**WHAT YOU NEED TO DO:**
In full and without error, repeat the entries below.

**Saved data entries:**

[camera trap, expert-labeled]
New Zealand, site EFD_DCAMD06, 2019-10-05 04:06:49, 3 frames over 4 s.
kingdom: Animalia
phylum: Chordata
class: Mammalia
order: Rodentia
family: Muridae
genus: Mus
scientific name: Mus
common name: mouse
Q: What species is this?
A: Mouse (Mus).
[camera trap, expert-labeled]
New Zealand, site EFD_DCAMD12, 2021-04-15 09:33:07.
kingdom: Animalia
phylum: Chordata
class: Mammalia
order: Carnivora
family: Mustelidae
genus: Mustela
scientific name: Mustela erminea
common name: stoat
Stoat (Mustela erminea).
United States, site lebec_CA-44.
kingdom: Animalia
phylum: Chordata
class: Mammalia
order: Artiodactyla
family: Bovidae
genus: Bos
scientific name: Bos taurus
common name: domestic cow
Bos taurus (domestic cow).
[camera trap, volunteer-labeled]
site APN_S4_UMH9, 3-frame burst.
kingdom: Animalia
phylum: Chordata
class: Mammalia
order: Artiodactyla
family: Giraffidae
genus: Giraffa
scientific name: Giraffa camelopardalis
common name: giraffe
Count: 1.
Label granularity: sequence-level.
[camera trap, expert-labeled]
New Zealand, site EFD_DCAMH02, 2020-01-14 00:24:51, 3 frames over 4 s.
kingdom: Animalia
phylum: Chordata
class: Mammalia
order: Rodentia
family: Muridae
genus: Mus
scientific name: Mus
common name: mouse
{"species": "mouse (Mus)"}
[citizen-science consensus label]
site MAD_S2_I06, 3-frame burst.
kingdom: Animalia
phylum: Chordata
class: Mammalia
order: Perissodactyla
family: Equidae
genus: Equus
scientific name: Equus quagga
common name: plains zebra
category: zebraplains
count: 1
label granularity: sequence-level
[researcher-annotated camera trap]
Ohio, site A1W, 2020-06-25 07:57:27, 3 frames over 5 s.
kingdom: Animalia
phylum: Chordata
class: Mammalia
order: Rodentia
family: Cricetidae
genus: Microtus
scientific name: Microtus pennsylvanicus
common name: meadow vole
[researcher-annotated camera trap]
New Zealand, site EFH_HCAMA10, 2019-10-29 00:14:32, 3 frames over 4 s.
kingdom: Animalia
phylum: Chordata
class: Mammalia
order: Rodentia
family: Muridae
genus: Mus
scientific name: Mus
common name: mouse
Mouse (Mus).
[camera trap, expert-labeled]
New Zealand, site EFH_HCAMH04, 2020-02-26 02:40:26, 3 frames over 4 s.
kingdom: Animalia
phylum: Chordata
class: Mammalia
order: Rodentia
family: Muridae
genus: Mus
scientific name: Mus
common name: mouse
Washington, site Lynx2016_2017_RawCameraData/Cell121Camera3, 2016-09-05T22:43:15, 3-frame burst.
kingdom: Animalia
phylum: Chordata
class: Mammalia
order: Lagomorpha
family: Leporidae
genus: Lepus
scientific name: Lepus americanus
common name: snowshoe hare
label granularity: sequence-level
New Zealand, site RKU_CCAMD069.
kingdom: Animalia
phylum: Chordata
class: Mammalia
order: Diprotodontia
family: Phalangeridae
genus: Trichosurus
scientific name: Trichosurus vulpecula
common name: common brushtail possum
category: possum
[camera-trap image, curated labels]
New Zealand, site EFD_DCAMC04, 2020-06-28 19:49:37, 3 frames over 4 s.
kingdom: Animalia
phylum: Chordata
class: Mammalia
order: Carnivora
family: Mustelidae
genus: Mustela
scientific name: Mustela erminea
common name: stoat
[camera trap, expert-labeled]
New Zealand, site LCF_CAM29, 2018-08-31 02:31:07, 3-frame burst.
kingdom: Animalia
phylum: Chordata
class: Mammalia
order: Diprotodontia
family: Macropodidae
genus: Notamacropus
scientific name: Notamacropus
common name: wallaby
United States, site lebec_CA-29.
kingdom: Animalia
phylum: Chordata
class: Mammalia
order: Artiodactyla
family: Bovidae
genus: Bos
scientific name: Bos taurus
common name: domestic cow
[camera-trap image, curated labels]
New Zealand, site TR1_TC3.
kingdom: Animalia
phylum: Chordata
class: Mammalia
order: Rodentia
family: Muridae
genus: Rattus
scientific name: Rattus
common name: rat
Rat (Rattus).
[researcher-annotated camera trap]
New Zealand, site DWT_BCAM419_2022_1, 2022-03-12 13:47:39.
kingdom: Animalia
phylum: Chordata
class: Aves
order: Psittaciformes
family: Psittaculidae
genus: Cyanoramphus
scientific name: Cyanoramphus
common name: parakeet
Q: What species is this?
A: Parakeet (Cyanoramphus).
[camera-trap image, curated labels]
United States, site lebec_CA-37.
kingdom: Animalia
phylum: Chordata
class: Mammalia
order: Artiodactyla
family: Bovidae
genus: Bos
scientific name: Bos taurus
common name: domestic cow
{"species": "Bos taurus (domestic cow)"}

**TASK OUTPUT:**
[camera trap, expert-labeled]
New Zealand, site EFD_DCAMD06, 2019-10-05 04:06:49, 3 frames over 4 s.
kingdom: Animalia
phylum: Chordata
class: Mammalia
order: Rodentia
family: Muridae
genus: Mus
scientific name: Mus
common name: mouse
Q: What species is this?
A: Mouse (Mus).
[camera trap, expert-labeled]
New Zealand, site EFD_DCAMD12, 2021-04-15 09:33:07.
kingdom: Animalia
phylum: Chordata
class: Mammalia
order: Carnivora
family: Mustelidae
genus: Mustela
scientific name: Mustela erminea
common name: stoat
Stoat (Mustela erminea).
United States, site lebec_CA-44.
kingdom: Animalia
phylum: Chordata
class: Mammalia
order: Artiodactyla
family: Bovidae
genus: Bos
scientific name: Bos taurus
common name: domestic cow
Bos taurus (domestic cow).
[camera trap, volunteer-labeled]
site APN_S4_UMH9, 3-frame burst.
kingdom: Animalia
phylum: Chordata
class: Mammalia
order: Artiodactyla
family: Giraffidae
genus: Giraffa
scientific name: Giraffa camelopardalis
common name: giraffe
Count: 1.
Label granularity: sequence-level.
[camera trap, expert-labeled]
New Zealand, site EFD_DCAMH02, 2020-01-14 00:24:51, 3 frames over 4 s.
kingdom: Animalia
phylum: Chordata
class: Mammalia
order: Rodentia
family: Muridae
genus: Mus
scientific name: Mus
common name: mouse
{"species": "mouse (Mus)"}
[citizen-science consensus label]
site MAD_S2_I06, 3-frame burst.
kingdom: Animalia
phylum: Chordata
class: Mammalia
order: Perissodactyla
family: Equidae
genus: Equus
scientific name: Equus quagga
common name: plains zebra
category: zebraplains
count: 1
label granularity: sequence-level
[researcher-annotated camera trap]
Ohio, site A1W, 2020-06-25 07:57:27, 3 frames over 5 s.
kingdom: Animalia
phylum: Chordata
class: Mammalia
order: Rodentia
family: Cricetidae
genus: Microtus
scientific name: Microtus pennsylvanicus
common name: meadow vole
[researcher-annotated camera trap]
New Zealand, site EFH_HCAMA10, 2019-10-29 00:14:32, 3 frames over 4 s.
kingdom: Animalia
phylum: Chordata
class: Mammalia
order: Rodentia
family: Muridae
genus: Mus
scientific name: Mus
common name: mouse
Mouse (Mus).
[camera trap, expert-labeled]
New Zealand, site EFH_HCAMH04, 2020-02-26 02:40:26, 3 frames over 4 s.
kingdom: Animalia
phylum: Chordata
class: Mammalia
order: Rodentia
family: Muridae
genus: Mus
scientific name: Mus
common name: mouse
Washington, site Lynx2016_2017_RawCameraData/Cell121Camera3, 2016-09-05T22:43:15, 3-frame burst.
kingdom: Animalia
phylum: Chordata
class: Mammalia
order: Lagomorpha
family: Leporidae
genus: Lepus
scientific name: Lepus americanus
common name: snowshoe hare
label granularity: sequence-level
New Zealand, site RKU_CCAMD069.
kingdom: Animalia
phylum: Chordata
class: Mammalia
order: Diprotodontia
family: Phalangeridae
genus: Trichosurus
scientific name: Trichosurus vulpecula
common name: common brushtail possum
category: possum
[camera-trap image, curated labels]
New Zealand, site EFD_DCAMC04, 2020-06-28 19:49:37, 3 frames over 4 s.
kingdom: Animalia
phylum: Chordata
class: Mammalia
order: Carnivora
family: Mustelidae
genus: Mustela
scientific name: Mustela erminea
common name: stoat
[camera trap, expert-labeled]
New Zealand, site LCF_CAM29, 2018-08-31 02:31:07, 3-frame burst.
kingdom: Animalia
phylum: Chordata
class: Mammalia
order: Diprotodontia
family: Macropodidae
genus: Notamacropus
scientific name: Notamacropus
common name: wallaby
United States, site lebec_CA-29.
kingdom: Animalia
phylum: Chordata
class: Mammalia
order: Artiodactyla
family: Bovidae
genus: Bos
scientific name: Bos taurus
common name: domestic cow
[camera-trap image, curated labels]
New Zealand, site TR1_TC3.
kingdom: Animalia
phylum: Chordata
class: Mammalia
order: Rodentia
family: Muridae
genus: Rattus
scientific name: Rattus
common name: rat
Rat (Rattus).
[researcher-annotated camera trap]
New Zealand, site DWT_BCAM419_2022_1, 2022-03-12 13:47:39.
kingdom: Animalia
phylum: Chordata
class: Aves
order: Psittaciformes
family: Psittaculidae
genus: Cyanoramphus
scientific name: Cyanoramphus
common name: parakeet
Q: What species is this?
A: Parakeet (Cyanoramphus).
[camera-trap image, curated labels]
United States, site lebec_CA-37.
kingdom: Animalia
phylum: Chordata
class: Mammalia
order: Artiodactyla
family: Bovidae
genus: Bos
scientific name: Bos taurus
common name: domestic cow
{"species": "Bos taurus (domestic cow)"}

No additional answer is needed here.